━━━━━ Exercise input ━━━━━

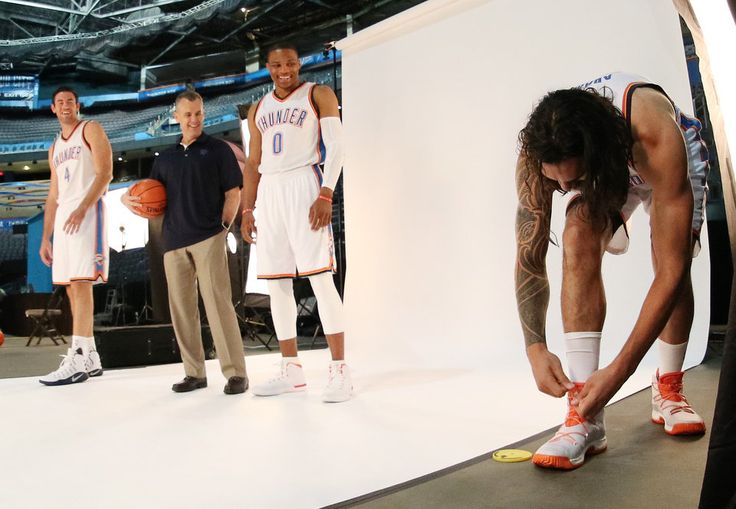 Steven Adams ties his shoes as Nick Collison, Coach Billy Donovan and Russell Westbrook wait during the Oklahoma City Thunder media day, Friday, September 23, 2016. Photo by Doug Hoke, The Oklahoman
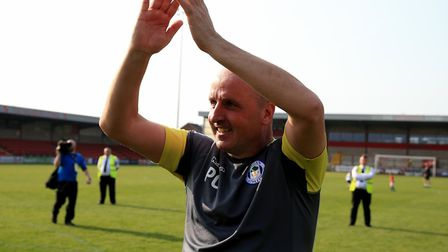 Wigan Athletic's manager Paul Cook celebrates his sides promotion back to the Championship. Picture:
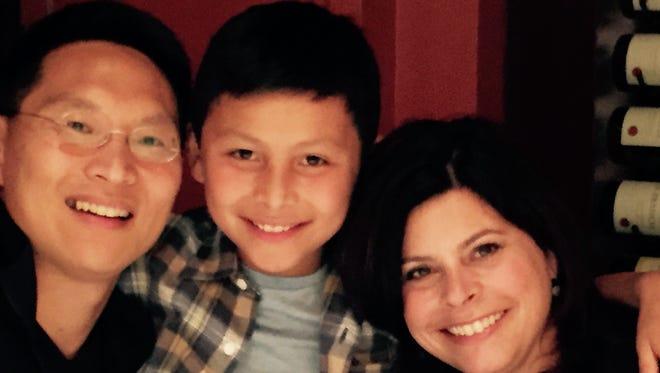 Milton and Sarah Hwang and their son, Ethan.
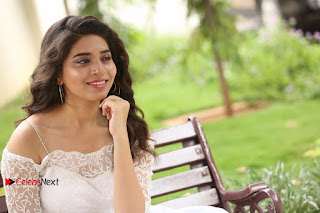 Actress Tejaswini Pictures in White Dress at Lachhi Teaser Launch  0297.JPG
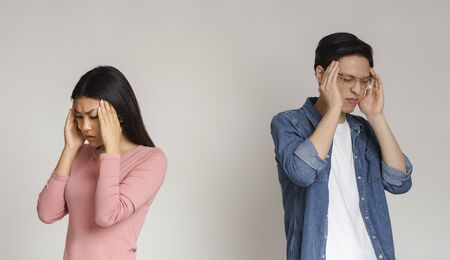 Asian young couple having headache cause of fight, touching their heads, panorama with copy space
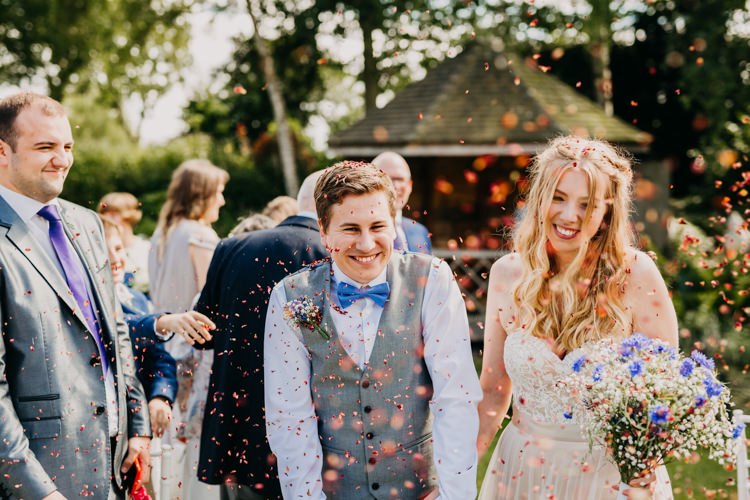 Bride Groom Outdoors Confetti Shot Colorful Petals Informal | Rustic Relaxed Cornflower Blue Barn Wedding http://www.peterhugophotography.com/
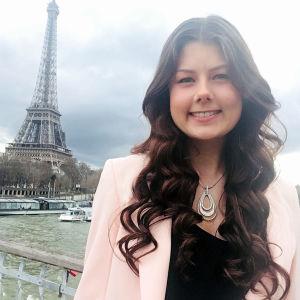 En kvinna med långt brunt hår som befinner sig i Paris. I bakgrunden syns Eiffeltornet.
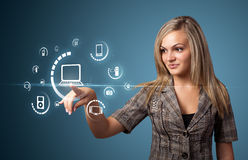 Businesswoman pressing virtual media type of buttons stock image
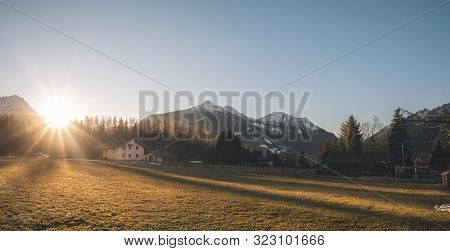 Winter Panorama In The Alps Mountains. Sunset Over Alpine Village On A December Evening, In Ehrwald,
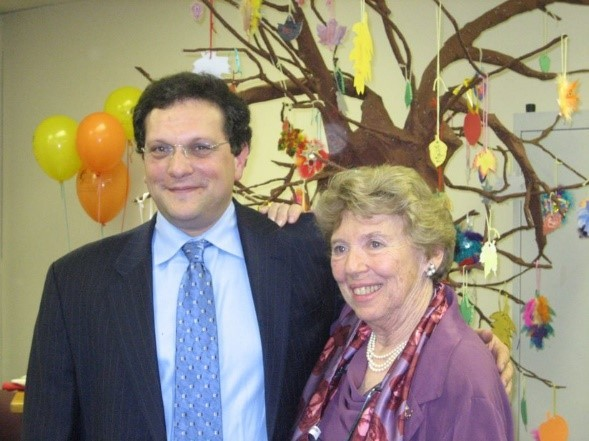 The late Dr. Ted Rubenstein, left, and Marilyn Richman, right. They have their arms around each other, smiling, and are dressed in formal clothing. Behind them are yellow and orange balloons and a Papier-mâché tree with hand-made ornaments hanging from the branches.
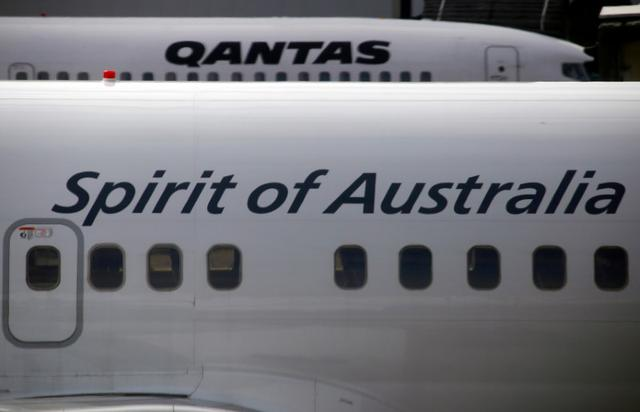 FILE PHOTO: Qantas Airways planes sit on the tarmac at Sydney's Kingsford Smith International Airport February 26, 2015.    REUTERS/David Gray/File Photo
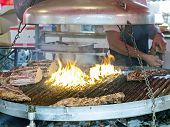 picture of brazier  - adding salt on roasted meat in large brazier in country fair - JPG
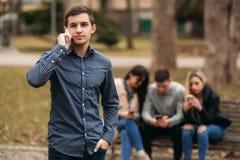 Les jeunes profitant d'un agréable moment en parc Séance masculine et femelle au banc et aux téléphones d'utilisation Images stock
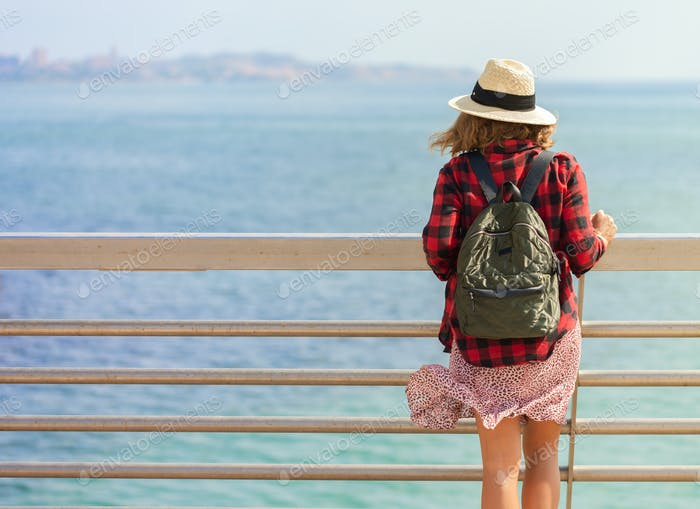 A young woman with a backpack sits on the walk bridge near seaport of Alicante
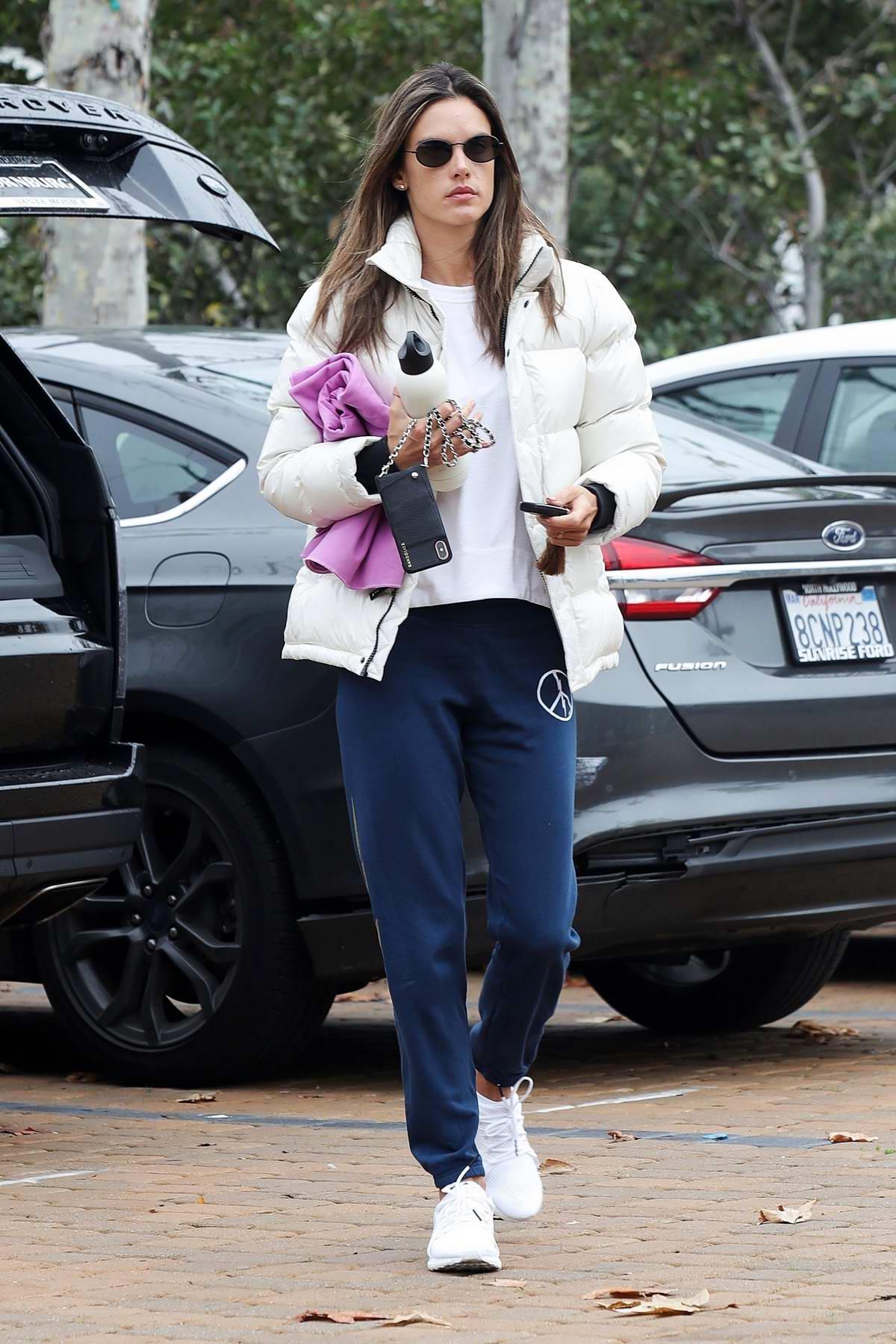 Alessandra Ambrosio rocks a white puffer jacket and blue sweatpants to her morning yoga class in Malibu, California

━━━━━
━━━━━ Exercise input ━━━━━

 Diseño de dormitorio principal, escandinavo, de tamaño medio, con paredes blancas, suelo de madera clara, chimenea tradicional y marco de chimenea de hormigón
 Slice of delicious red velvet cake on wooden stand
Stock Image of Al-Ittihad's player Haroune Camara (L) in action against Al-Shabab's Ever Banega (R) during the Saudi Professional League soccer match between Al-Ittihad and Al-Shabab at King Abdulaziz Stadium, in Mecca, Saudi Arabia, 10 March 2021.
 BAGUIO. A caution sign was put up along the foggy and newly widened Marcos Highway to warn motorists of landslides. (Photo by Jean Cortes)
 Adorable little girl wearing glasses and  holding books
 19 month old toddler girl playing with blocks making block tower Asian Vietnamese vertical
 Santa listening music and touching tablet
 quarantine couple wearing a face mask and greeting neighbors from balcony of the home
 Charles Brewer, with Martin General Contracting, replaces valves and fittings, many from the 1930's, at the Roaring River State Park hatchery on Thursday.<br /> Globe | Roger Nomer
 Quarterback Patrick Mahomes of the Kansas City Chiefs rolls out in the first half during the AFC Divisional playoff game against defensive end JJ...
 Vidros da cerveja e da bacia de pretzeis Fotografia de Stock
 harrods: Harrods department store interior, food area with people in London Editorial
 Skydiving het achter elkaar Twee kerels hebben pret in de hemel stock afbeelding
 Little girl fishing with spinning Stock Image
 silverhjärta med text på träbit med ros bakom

━━━━━
━━━━━ Exercise input ━━━━━

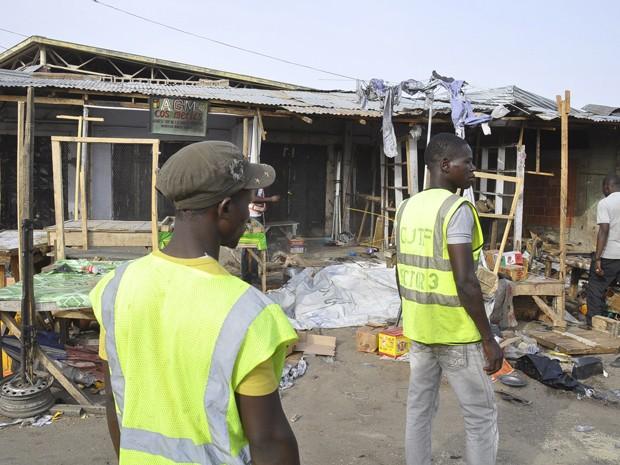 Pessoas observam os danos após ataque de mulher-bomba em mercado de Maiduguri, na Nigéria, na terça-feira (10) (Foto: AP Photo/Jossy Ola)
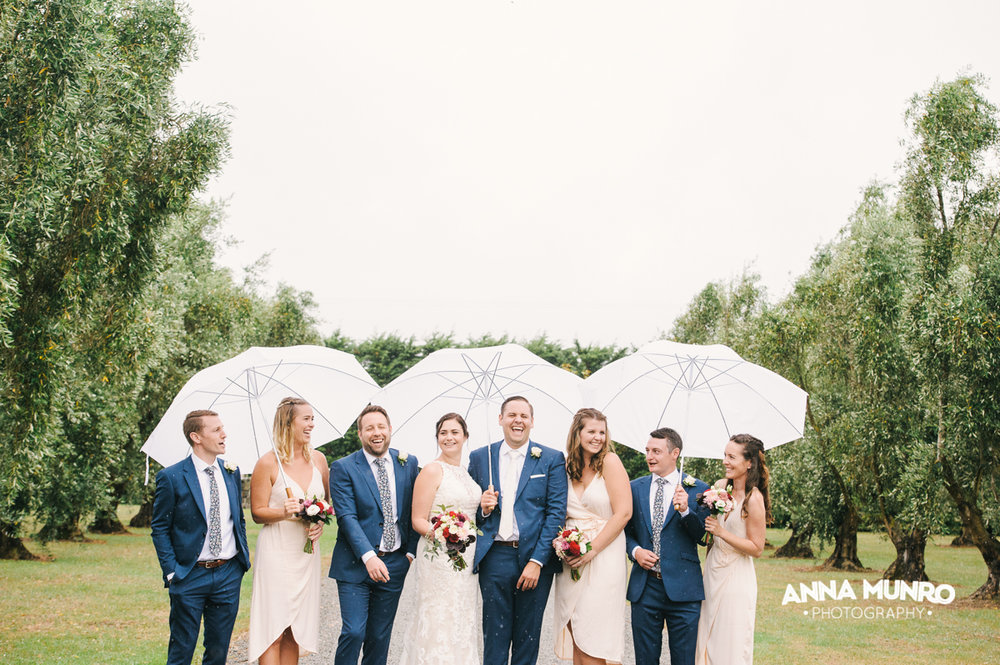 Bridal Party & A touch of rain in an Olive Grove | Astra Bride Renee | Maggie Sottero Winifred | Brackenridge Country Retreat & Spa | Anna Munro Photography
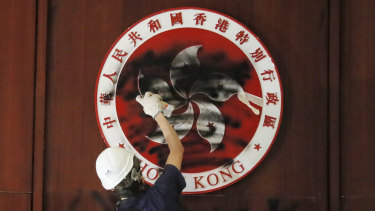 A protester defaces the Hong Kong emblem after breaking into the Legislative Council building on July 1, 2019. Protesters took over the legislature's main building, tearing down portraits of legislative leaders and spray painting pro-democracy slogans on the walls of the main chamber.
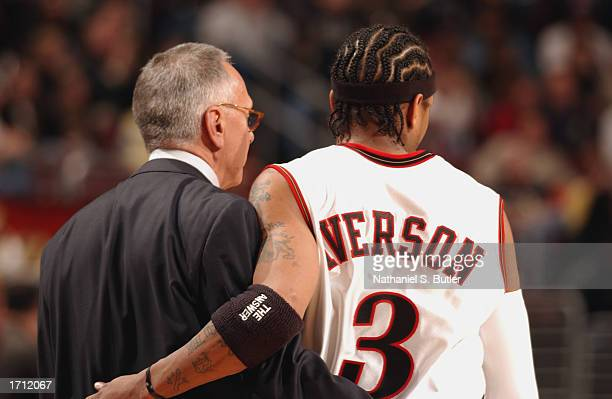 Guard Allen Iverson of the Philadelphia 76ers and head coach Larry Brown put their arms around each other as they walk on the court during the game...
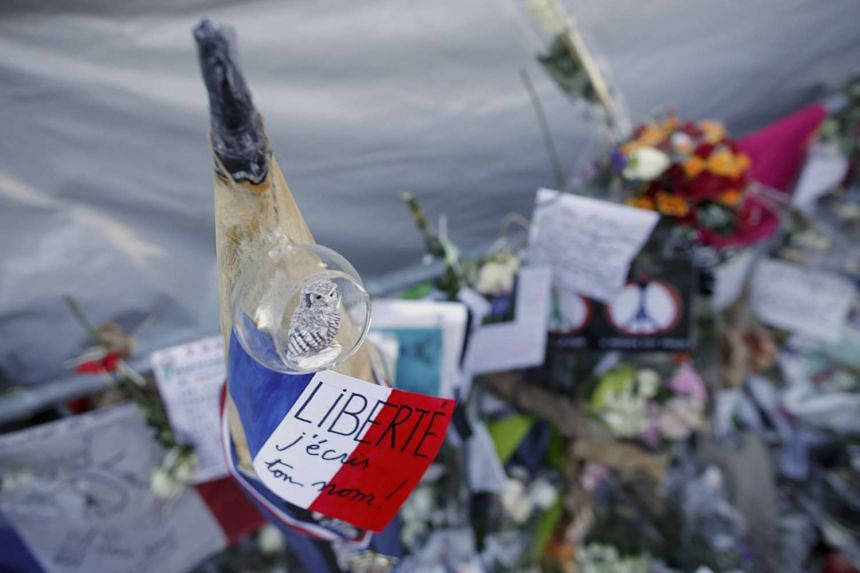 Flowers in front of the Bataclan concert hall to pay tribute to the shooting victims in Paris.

━━━━━

• [Instructions for the task] In the records above, find the line with "Vidros da cerveja"; write out exactly that line and each one after it, stopping after the line with "silverhjärta med text".

• [Exercise result]
 Vidros da cerveja e da bacia de pretzeis Fotografia de Stock
 harrods: Harrods department store interior, food area with people in London Editorial
 Skydiving het achter elkaar Twee kerels hebben pret in de hemel stock afbeelding
 Little girl fishing with spinning Stock Image
 silverhjärta med text på träbit med ros bakom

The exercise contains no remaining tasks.